[llvm] [SVE][InstCombine] Fold ld1d and splice into ld1ro (PR #69565)

Thu Oct 19 00:16:01 PDT 2023

https://github.com/vfdff created https://github.com/llvm/llvm-project/pull/69565

Perform the transform when the value of ld1d only used by splice Fixes https://github.com/llvm/llvm-project/issues/69440.

>From 0f231e6d8dd209428b80759b671b4082ca39ed86 Mon Sep 17 00:00:00 2001
From: zhongyunde 00443407 <zhongyunde at huawei.com>
Date: Wed, 18 Oct 2023 21:31:03 -0400
Subject: [PATCH] [SVE][InstCombine] Fold ld1d and splice into ld1ro

Perform the transform when the value of ld1d only used by splice
Fixes https://github.com/llvm/llvm-project/issues/69440.

* [Work instructions]
Reproduce the pull request notice from "[llvm] [SVE][InstCombine] Fold" up to and including "splice Fixes https://github.com/llvm/llvm-project/issues/69440.", swapping "splice" for "ext".

* [Recorded information]
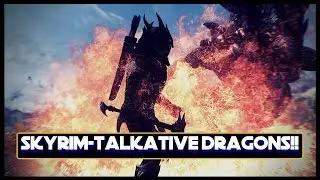 Talkative Dragons-Skyrim Mod Showcase!!
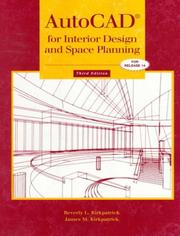 Cover of: AutoCAD for interior design and space planning by Beverly L. Kirkpatrick, Beverly L. Kirkpatrick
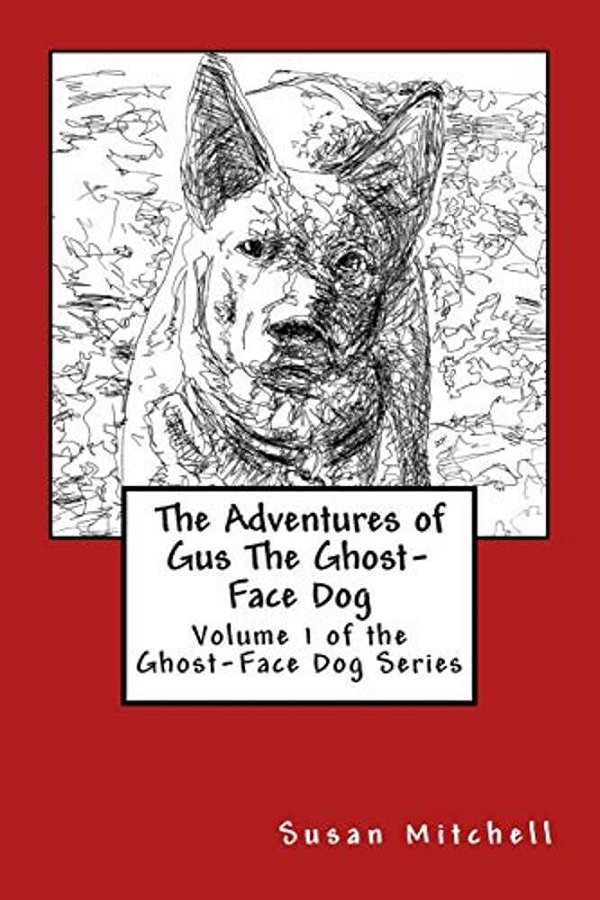 The Adventures Of Gus The Ghost-Face Dog: Volume 1 Of The Ghost-Face Dog Series-..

* [Solution for this exercise]
[llvm] [SVE][InstCombine] Fold ld1d and ext into ld1ro (PR #69565)

Thu Oct 19 00:16:01 PDT 2023

https://github.com/vfdff created https://github.com/llvm/llvm-project/pull/69565

Perform the transform when the value of ld1d only used by ext Fixes https://github.com/llvm/llvm-project/issues/69440.